KOLABORASI SISTEM INFORMASI OPTIMALISASI PAJAK DAERAH DAN TIM TERPADU OPTIMALISASI PAJAK DAERAH DALAM MENGOPTIMALISASIKAN POTENSI PAJAK DAERAH DI KABUPATEN BADUNG
Kata Kunci:
Kolaborasi, Collaborative Governance, Sistem Informasi, Pajak Daerah, abupaten BadungAbstrak
Pajak daerah merupakan sumber utama Pendapatan Asli Daerah (PAD) yang berperan penting dalam mendukung penyelenggaraan pemerintahan dan pembangunan daerah. Namun, upaya optimalisasi potensi pajak daerah masih menghadapi berbagai permasalahan, seperti keterbatasan data, lemahnya pengawasan, serta kurang optimalnya koordinasi antarinstansi. Pemerintah Kabupaten Badung melakukan inovasi melalui penerapan Sistem Informasi Optimalisasi Pajak Daerah yang didukung oleh pembentukan Tim Terpadu Optimalisasi Pajak Daerah sebagai bentuk kolaborasi antar instansi. Penelitian ini bertujuan untuk menganalisis kolaborasi antara sistem informasi dan tim terpadu dalam mengoptimalkan potensi pajak daerah di Kabupaten Badung dengan menggunakan teori kolaborasi (collaborative governance). Metode penelitian yang digunakan adalah kualitatif dengan pendekatan studi kasus. Teknik pengumpulan data dilakukan melalui wawancara. Hasil penelitian menunjukkan bahwa kolaborasi antar instansi yang didukung oleh sistem informasi mampu meningkatkan efektivitas pendataan, pengawasan, dan kepatuhan wajib pajak. Sistem informasi berperan sebagai sarana integrasi dan transparansi data, sementara tim terpadu berfungsi sebagai pelaksana pengawasan dan koordinasi di lapangan. Kendala yang dihadapi dalam kolaborasi ini meliputi keterbatasan sumber daya manusia dan belum optimalnya koordinasi pendataan antarinstansi. Penelitian ini menyimpulkan bahwa kolaborasi yang terstruktur dan terintegrasi berkontribusi positif dalam mengoptimalkan potensi pajak daerah di Kabupaten Badung.

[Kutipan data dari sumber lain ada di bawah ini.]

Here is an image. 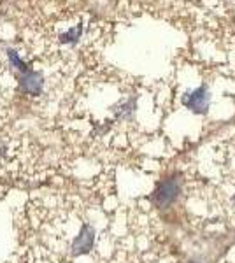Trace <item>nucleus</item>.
I'll return each mask as SVG.
<instances>
[{"mask_svg": "<svg viewBox=\"0 0 235 263\" xmlns=\"http://www.w3.org/2000/svg\"><path fill=\"white\" fill-rule=\"evenodd\" d=\"M95 244V228L89 223H84L79 228V233L76 235V239L70 244V251L74 256H81V254H86L93 249Z\"/></svg>", "mask_w": 235, "mask_h": 263, "instance_id": "obj_3", "label": "nucleus"}, {"mask_svg": "<svg viewBox=\"0 0 235 263\" xmlns=\"http://www.w3.org/2000/svg\"><path fill=\"white\" fill-rule=\"evenodd\" d=\"M179 193H181V179H177L176 176H170L158 182L151 195V200L158 209H167L177 200Z\"/></svg>", "mask_w": 235, "mask_h": 263, "instance_id": "obj_1", "label": "nucleus"}, {"mask_svg": "<svg viewBox=\"0 0 235 263\" xmlns=\"http://www.w3.org/2000/svg\"><path fill=\"white\" fill-rule=\"evenodd\" d=\"M44 81H42V76L37 74L33 70H25L20 76V88L23 93H27L30 97H37L41 95Z\"/></svg>", "mask_w": 235, "mask_h": 263, "instance_id": "obj_4", "label": "nucleus"}, {"mask_svg": "<svg viewBox=\"0 0 235 263\" xmlns=\"http://www.w3.org/2000/svg\"><path fill=\"white\" fill-rule=\"evenodd\" d=\"M211 99H212V95L209 93L207 86L202 84V86L195 88V90L183 95V105L196 114H204V112H207L209 105H211Z\"/></svg>", "mask_w": 235, "mask_h": 263, "instance_id": "obj_2", "label": "nucleus"}]
</instances>
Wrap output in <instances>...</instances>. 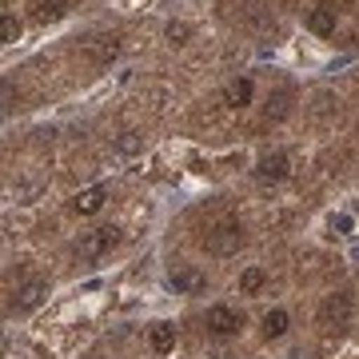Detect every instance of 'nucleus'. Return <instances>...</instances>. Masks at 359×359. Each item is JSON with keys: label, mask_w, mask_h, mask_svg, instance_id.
Segmentation results:
<instances>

Regional taxes are the primary source of Regional Original Revenue (PAD) and play an important role in supporting government administration and regional development. However, efforts to optimize regional tax potential still face various challenges, such as limited data, weak supervision, and suboptimal inter-agency coordination. The Badung Regency government has implemented innovations through the Regional Tax Optimization Information System supported by the establishment of the Integrated Regional Tax Optimization Team as a form of inter-agency collaboration. This study aims to analyze the collaboration between the information system and the integrated team in optimizing regional tax potential in Badung Regency using the collaborative governance theory. The research employs a qualitative approach with a case study design. Data were collected through interviews. The results indicate that inter-agency collaboration supported by the information system can enhance the effectiveness of data collection, supervision, and taxpayer compliance. The information system serves as a tool for data integration and transparency, while the integrated team functions as the executor of supervision and coordination in the field. Challenges in this collaboration include limited human resources and suboptimal coordination in data collection among agencies. This study concludes that a structured and integrated collaboration contributes positively to optimizing regional tax potential in Badung Regency.